- **Set problem**
Write out each line beneath this one exactly as it reads.

- **Records shown**
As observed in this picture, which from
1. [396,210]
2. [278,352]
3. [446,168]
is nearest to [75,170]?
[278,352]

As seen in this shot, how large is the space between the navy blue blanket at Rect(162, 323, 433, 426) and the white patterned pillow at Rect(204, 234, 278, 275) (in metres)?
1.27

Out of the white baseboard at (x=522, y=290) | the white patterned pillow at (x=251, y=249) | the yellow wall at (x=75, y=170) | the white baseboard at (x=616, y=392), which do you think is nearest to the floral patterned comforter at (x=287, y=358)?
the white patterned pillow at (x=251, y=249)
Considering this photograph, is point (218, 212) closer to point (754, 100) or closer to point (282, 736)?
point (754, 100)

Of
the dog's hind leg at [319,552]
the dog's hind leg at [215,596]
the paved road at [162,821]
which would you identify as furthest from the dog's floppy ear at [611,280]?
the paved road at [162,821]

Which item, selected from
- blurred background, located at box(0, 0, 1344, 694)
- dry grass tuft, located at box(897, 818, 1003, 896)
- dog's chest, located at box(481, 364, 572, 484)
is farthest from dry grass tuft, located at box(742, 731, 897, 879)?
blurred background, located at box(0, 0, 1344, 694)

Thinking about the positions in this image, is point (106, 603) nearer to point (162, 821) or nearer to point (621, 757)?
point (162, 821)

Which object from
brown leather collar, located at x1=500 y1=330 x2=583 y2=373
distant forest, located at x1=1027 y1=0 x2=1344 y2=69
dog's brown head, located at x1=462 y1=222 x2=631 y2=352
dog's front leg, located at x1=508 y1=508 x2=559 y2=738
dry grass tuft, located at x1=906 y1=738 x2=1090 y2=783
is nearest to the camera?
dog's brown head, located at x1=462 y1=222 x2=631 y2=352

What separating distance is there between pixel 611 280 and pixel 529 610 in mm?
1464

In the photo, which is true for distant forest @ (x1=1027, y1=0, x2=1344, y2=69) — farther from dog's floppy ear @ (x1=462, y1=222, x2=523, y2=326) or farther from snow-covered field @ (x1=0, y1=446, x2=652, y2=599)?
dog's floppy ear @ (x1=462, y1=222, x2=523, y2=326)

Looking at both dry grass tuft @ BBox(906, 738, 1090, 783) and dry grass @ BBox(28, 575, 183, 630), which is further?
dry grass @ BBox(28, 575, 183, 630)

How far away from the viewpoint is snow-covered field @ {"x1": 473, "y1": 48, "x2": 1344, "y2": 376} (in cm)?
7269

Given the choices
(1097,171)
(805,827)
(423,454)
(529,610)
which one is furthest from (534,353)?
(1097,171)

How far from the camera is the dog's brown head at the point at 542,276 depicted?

- **Expected answer**
As observed in this picture, which from
1. [396,210]
2. [278,352]
3. [446,168]
is nearest to [75,170]?
[278,352]

As seen in this shot, how large is the space between the navy blue blanket at Rect(162, 323, 433, 426) and the white patterned pillow at Rect(204, 234, 278, 275) (in metres)?
1.27

Out of the white baseboard at (x=522, y=290) | the white patterned pillow at (x=251, y=249) | the yellow wall at (x=75, y=170) | the white baseboard at (x=616, y=392), which do you think is nearest to the floral patterned comforter at (x=287, y=358)?
the white patterned pillow at (x=251, y=249)
Considering this photograph, is point (218, 212) closer to point (754, 100) or closer to point (282, 736)?
point (754, 100)

Of
the dog's hind leg at [319,552]
the dog's hind leg at [215,596]
the paved road at [162,821]
which would you identify as furthest from the dog's floppy ear at [611,280]?
the paved road at [162,821]

Which item, selected from
- blurred background, located at box(0, 0, 1344, 694)
- dry grass tuft, located at box(897, 818, 1003, 896)
- dog's chest, located at box(481, 364, 572, 484)
is farthest from dry grass tuft, located at box(742, 731, 897, 879)?
blurred background, located at box(0, 0, 1344, 694)

Thinking about the positions in this image, is point (106, 603) nearer to point (162, 821) or nearer to point (621, 757)?
point (162, 821)

Which object from
brown leather collar, located at x1=500 y1=330 x2=583 y2=373
distant forest, located at x1=1027 y1=0 x2=1344 y2=69
dog's brown head, located at x1=462 y1=222 x2=631 y2=352
dog's front leg, located at x1=508 y1=508 x2=559 y2=738
dry grass tuft, located at x1=906 y1=738 x2=1090 y2=783
is nearest to the camera?
dog's brown head, located at x1=462 y1=222 x2=631 y2=352

What separating distance is there between pixel 611 280 and pixel 529 610 in mm?
1464

In the photo, which is true for distant forest @ (x1=1027, y1=0, x2=1344, y2=69) — farther from dog's floppy ear @ (x1=462, y1=222, x2=523, y2=326) or farther from snow-covered field @ (x1=0, y1=446, x2=652, y2=599)?
dog's floppy ear @ (x1=462, y1=222, x2=523, y2=326)

Looking at both dry grass tuft @ BBox(906, 738, 1090, 783) and dry grass @ BBox(28, 575, 183, 630), which is further?
dry grass @ BBox(28, 575, 183, 630)

How far away from the viewpoint is snow-covered field @ {"x1": 473, "y1": 48, "x2": 1344, "y2": 376} (in cm)?
7269

Given the choices
(1097,171)
(805,827)
(423,454)
(529,610)
which one is furthest from (534,353)?
(1097,171)

How far from the camera is the dog's brown head at the point at 542,276 depicted?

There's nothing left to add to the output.